**WHAT YOU WILL DO:** Among the entries that follow, locate the line with "Amy Smith with" and the line with "Jeff Garrity runs". Output those lines and all lines in between, exactly, minus the pictures.
------ SUPPLIED DATA
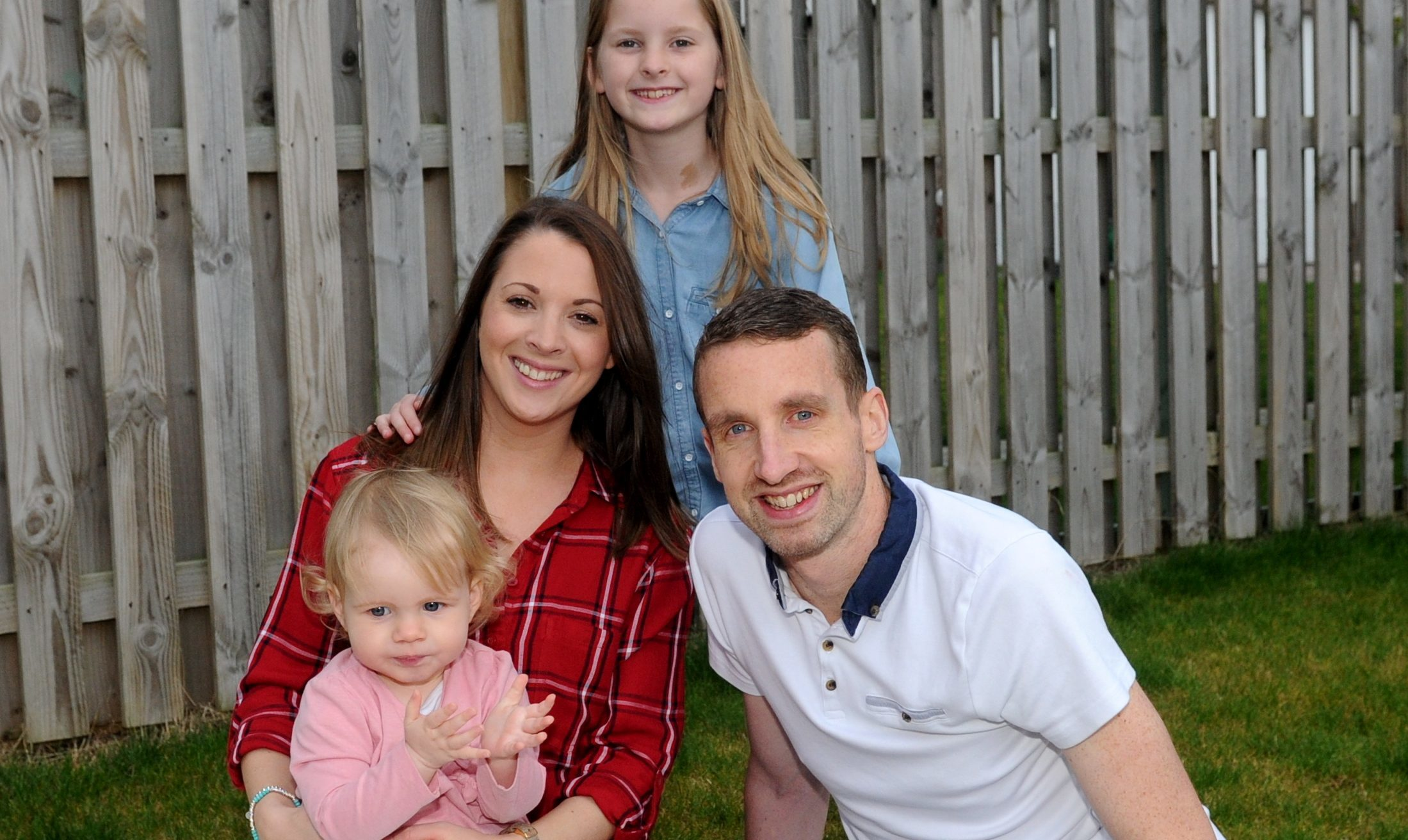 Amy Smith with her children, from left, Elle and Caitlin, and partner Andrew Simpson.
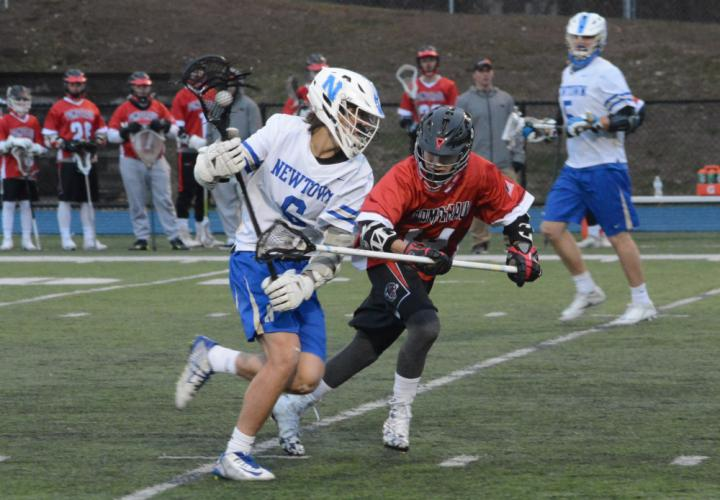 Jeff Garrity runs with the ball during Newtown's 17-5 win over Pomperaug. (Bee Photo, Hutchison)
------------
------ SUPPLIED DATA
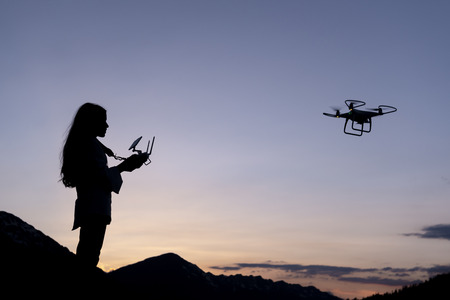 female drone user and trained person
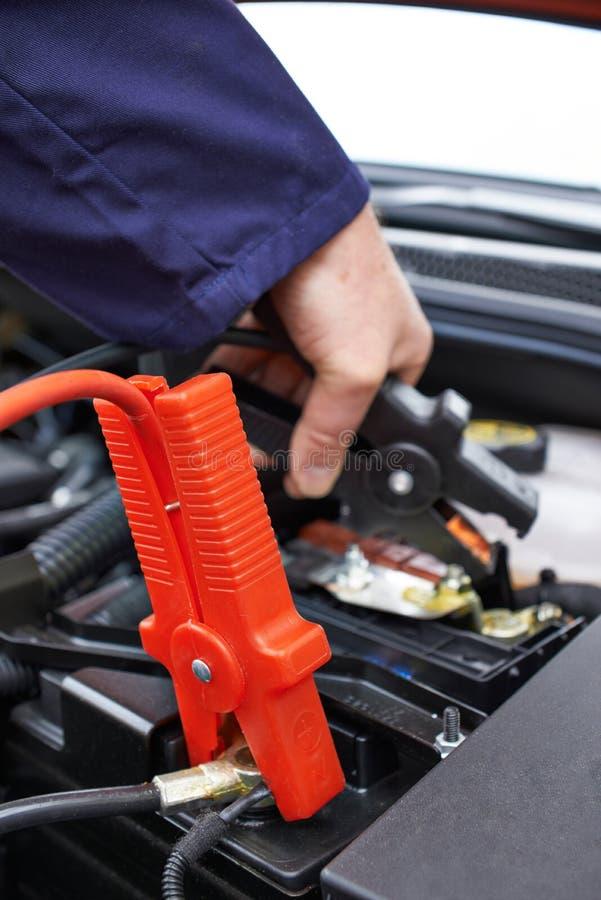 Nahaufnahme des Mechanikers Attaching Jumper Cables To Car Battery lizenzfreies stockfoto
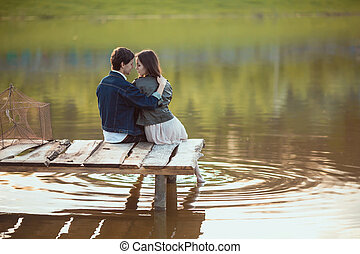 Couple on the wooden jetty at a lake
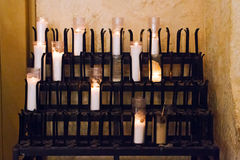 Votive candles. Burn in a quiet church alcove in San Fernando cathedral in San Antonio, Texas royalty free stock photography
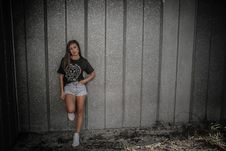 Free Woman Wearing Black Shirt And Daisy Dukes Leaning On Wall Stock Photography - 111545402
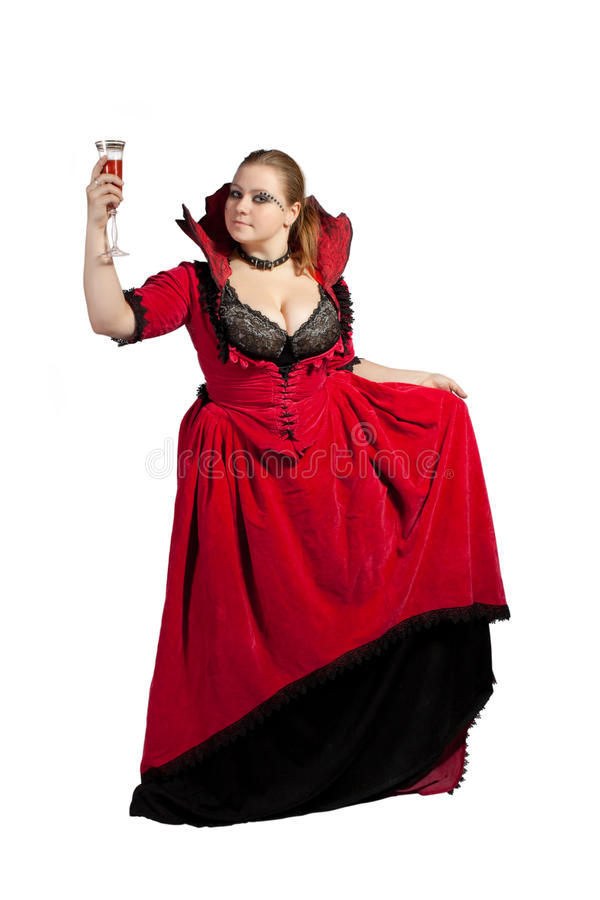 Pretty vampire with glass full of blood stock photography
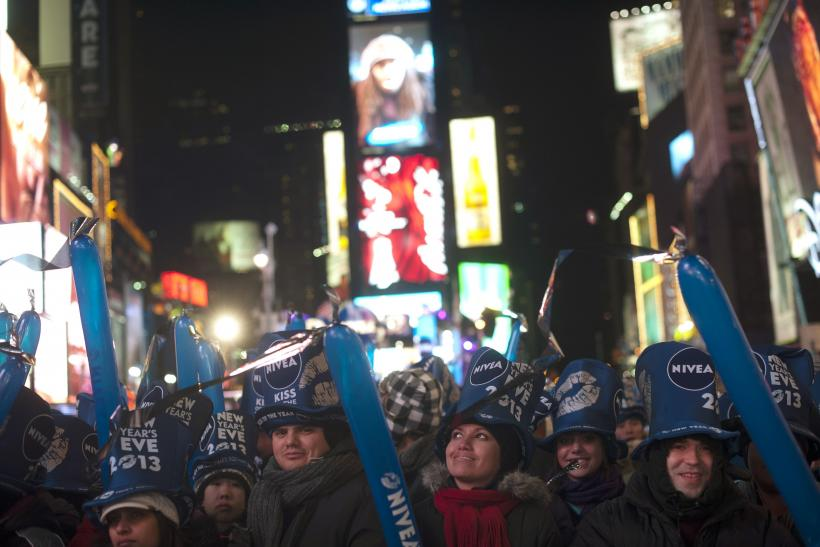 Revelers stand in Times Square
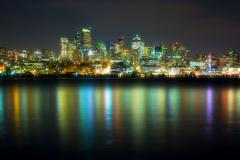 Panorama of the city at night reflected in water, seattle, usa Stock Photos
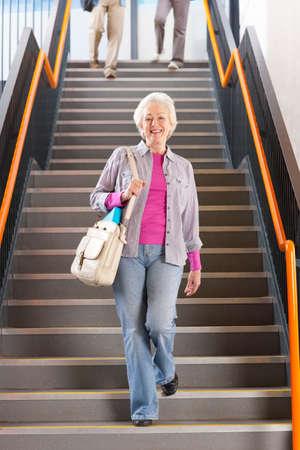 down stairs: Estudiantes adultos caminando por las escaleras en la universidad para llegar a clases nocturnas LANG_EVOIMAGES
------------
**TASK RESPONSE:**
 Amy Smith with her children, from left, Elle and Caitlin, and partner Andrew Simpson.
 Jeff Garrity runs with the ball during Newtown's 17-5 win over Pomperaug. (Bee Photo, Hutchison)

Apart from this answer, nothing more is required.